Extend the forum thread below about choosing a snowboard jacket, starting right after its final post.

[START OF Selected extract]

He already got one homies!!!


----------



## c_mack9 (Jan 9, 2009)

eat_n_it said:


> He already got one homies!!!


geez i didnt want to be rude about it but apparently no one bothers to read posts!


----------



## eat_n_it (Dec 21, 2009)

c_mack9 said:


> geez i didnt want to be rude about it but apparently no one bothers to read posts!


wasn't tryin to be rude, just letting everyone know... :dunno:


----------



## ThugHunter (Dec 31, 2008)

c_mack9 said:


> im lookin to get a new jacket, stuff i want includes: wrist gaitors, powder skirt, fitted/tailored look, warm but not to big or bulky, removable liner is a plus but not necessary, im liking the looks of 686 and special blend mosty and some burton and north face if its not to expensive. i probably want to keep it under 200. do yall have any suggestion? any experience with a jacket that you loved? i dont really want anything to wild a crazy loking. i would like to be able to wear it without a snowboard strapped to my feet. any thoughts? maybe something nice from last year thats on clearance. i think i wear a size M or L.


Look at the 686 Uzi. It's discontinued, but there's a few on eBay on a regular basis. The price is well under $200. They tend to run a little big, so the medium should be good if you are usually in between a M and L. Mine should arrive on Saturday.

[END OF Selected extract]
[START OF Listed records]

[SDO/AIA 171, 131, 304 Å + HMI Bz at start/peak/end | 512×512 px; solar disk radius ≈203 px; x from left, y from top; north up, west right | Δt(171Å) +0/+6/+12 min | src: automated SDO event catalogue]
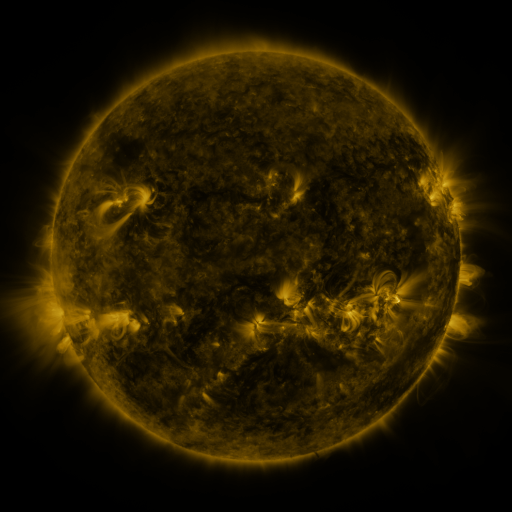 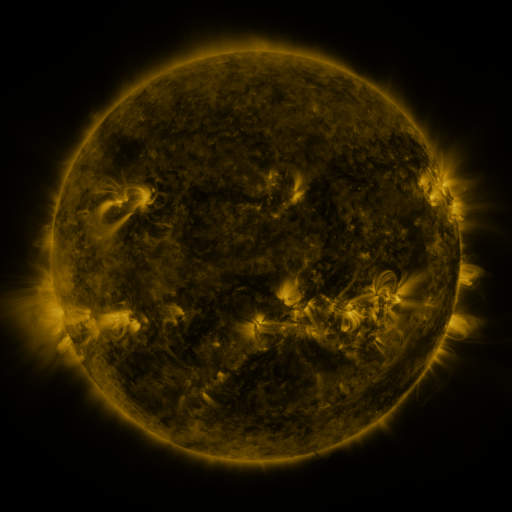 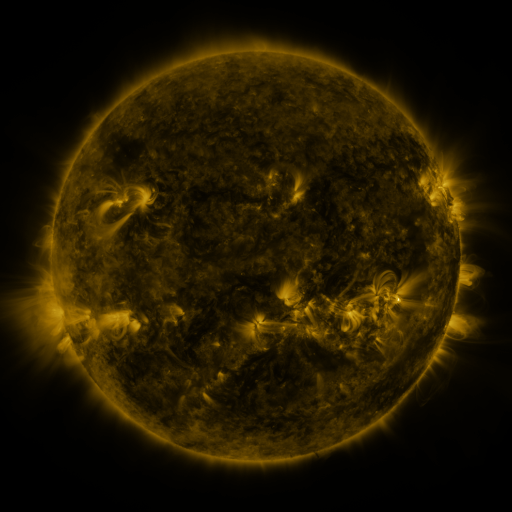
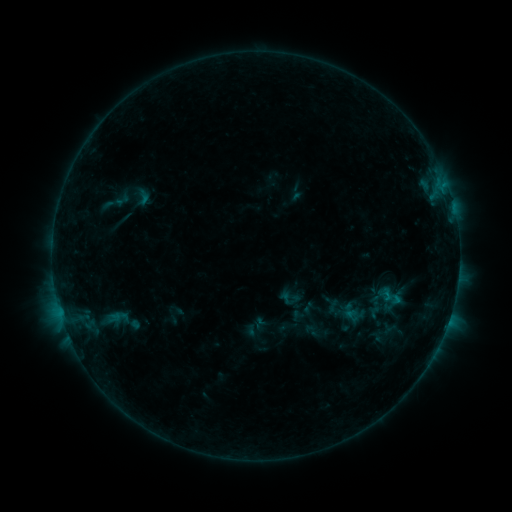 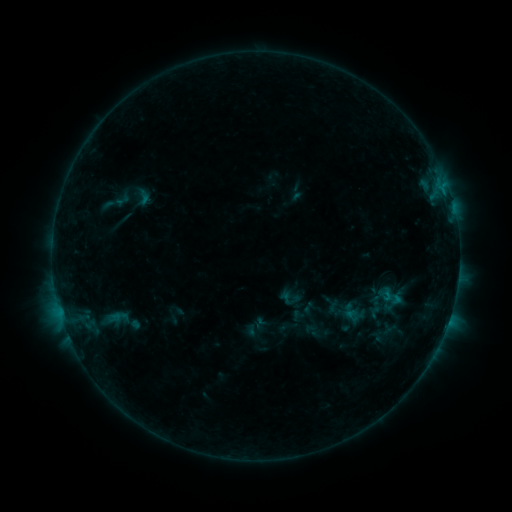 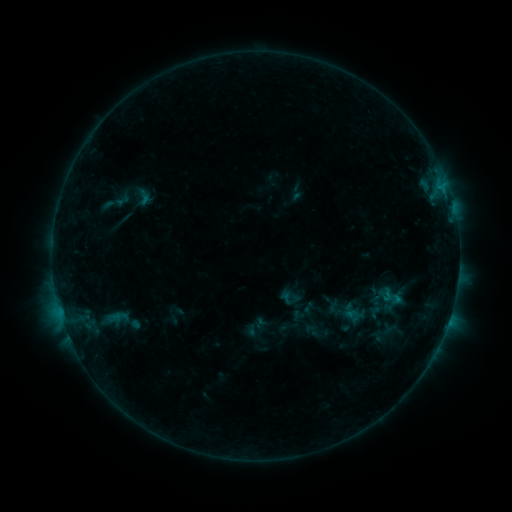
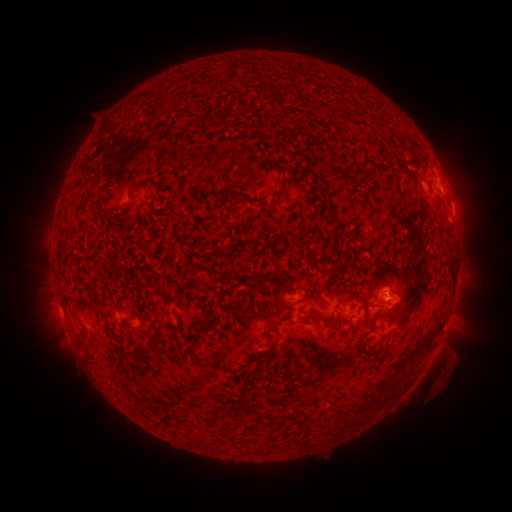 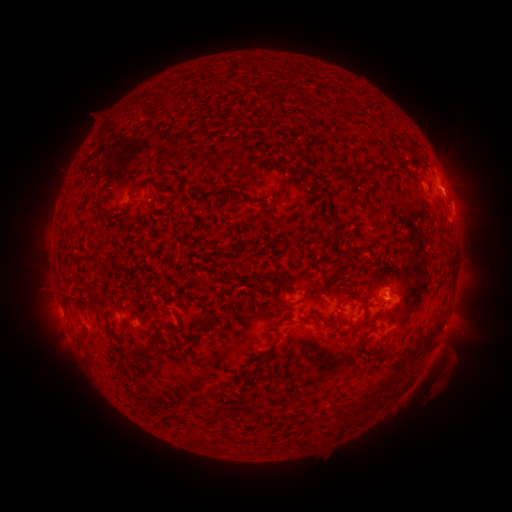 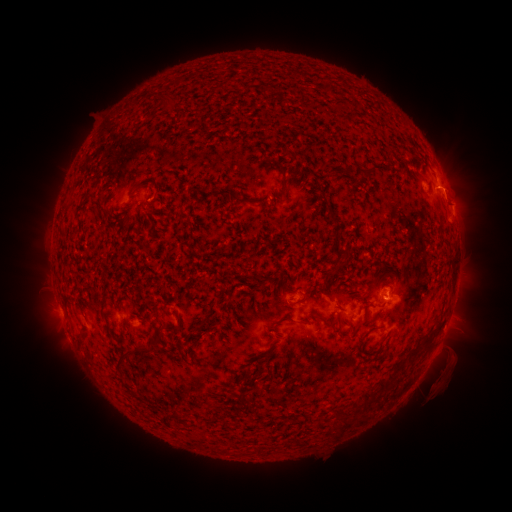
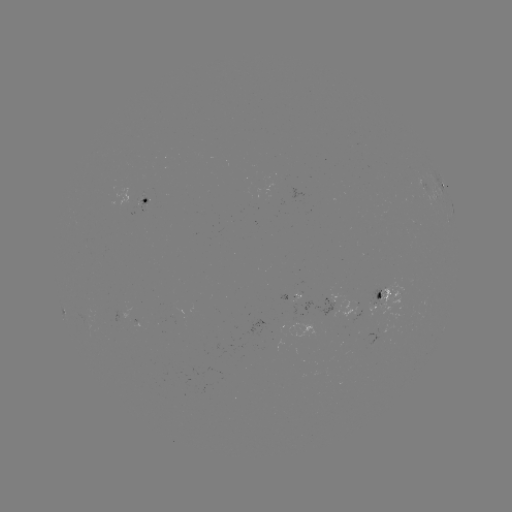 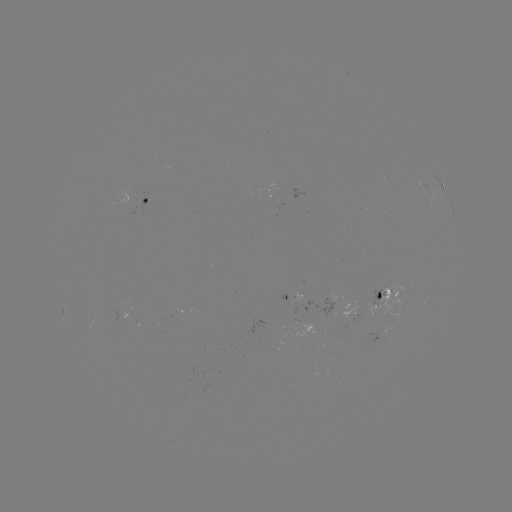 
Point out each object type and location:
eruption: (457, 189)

[END OF Listed records]
[START OF Listed records]

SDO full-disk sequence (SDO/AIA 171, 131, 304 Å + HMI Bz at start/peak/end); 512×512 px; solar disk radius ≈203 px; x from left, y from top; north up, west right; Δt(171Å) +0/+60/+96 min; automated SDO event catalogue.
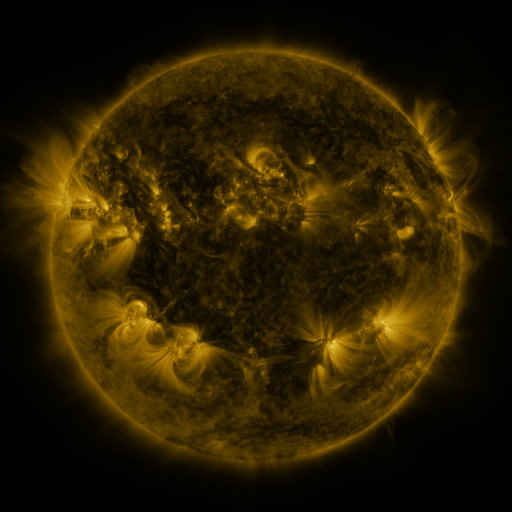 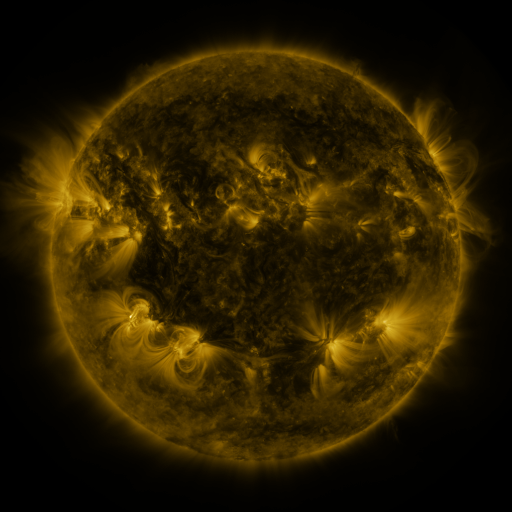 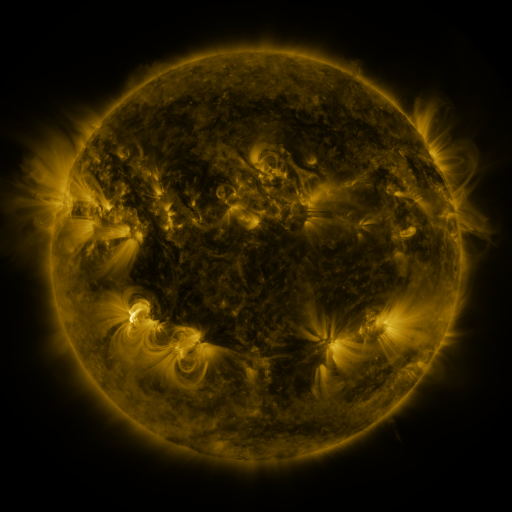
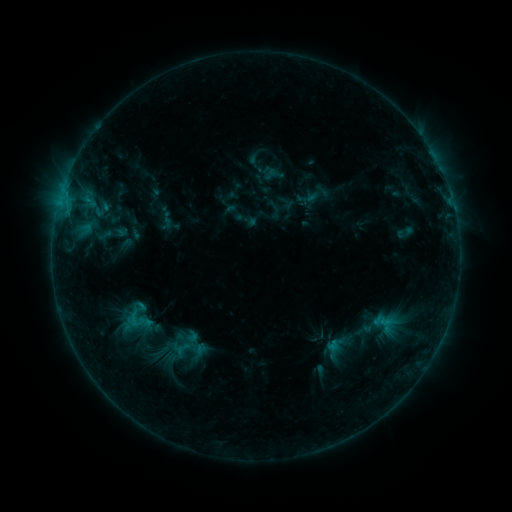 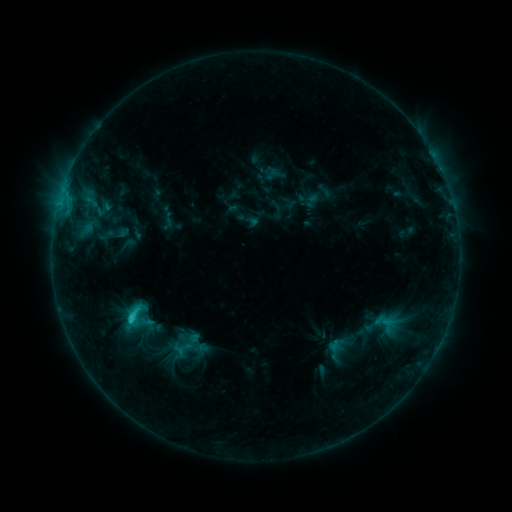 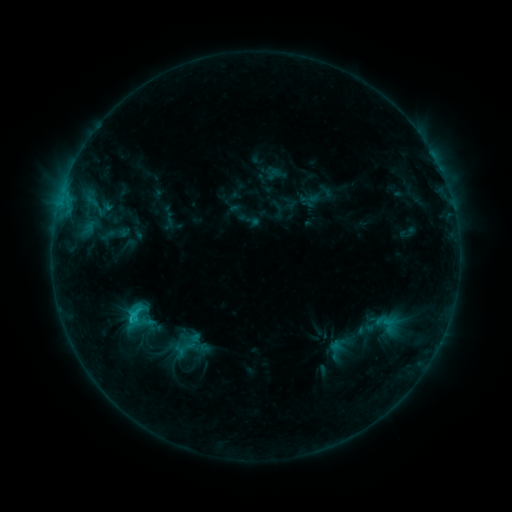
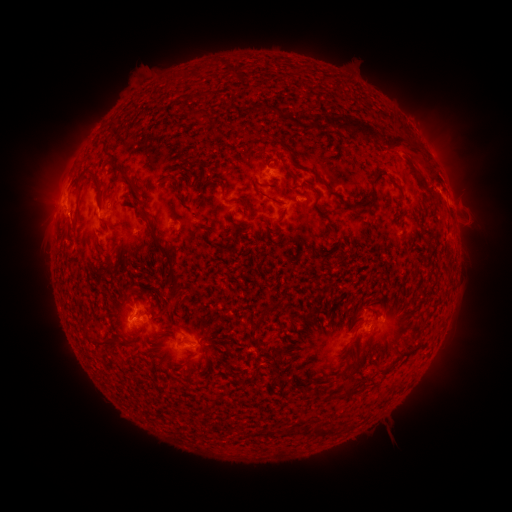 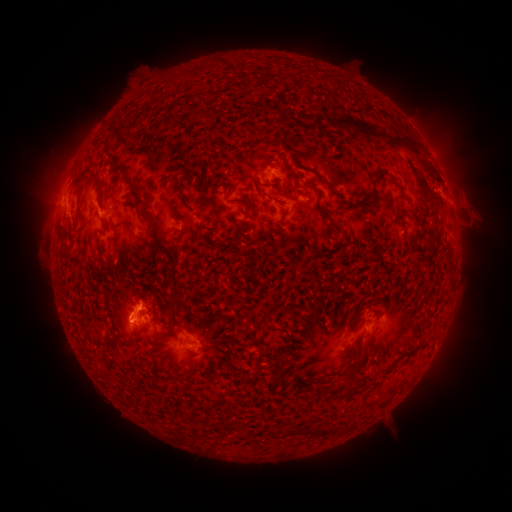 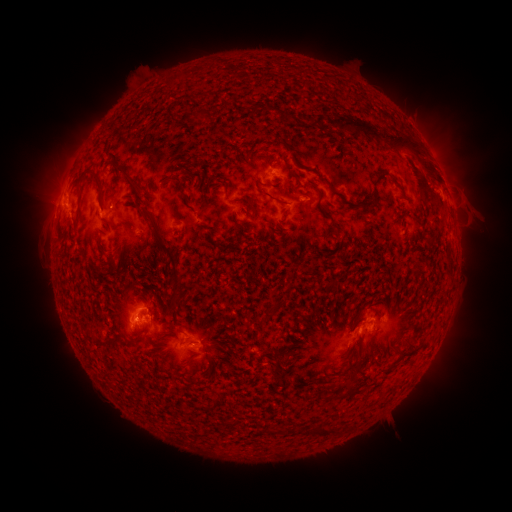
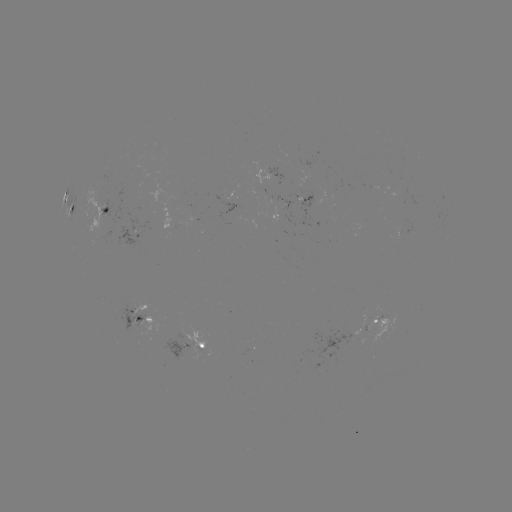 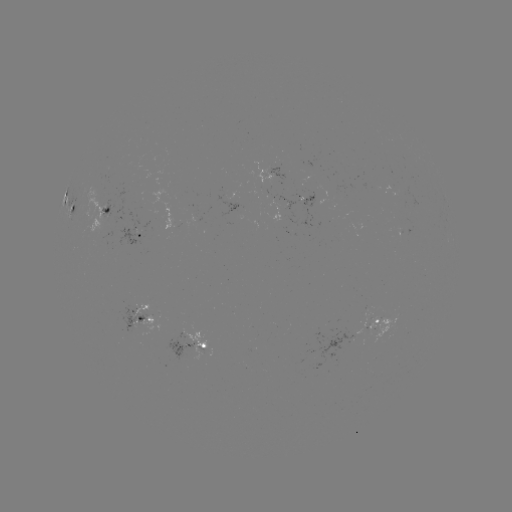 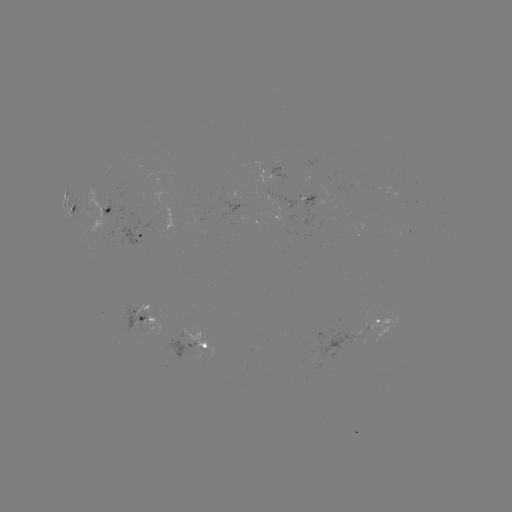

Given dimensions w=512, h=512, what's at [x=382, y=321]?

[END OF Listed records]

◆ Exercise answer
----------



## eat_n_it (Dec 21, 2009)

ThugHunter said:


> Look at the 686 Uzi. It's discontinued, but there's a few on eBay on a regular basis. The price is well under $200. They tend to run a little big, so the medium should be good if you are usually in between a M and L. Mine should arrive on Saturday.


congrats... but

lets just all post NO MORE!!! :laugh:


----------



## c_mack9 (Jan 9, 2009)

haha this is a little on the comical side at this point...


----------



## c_mack9 (Jan 9, 2009)

i got my jacket today. im very impressed. the quality is amazing and it looks even better in person than it did in the pics. it fits great which is rare because im long and lanky. super sick jacket and super sick price. if anyone is looking for a jacket i would recommend this one.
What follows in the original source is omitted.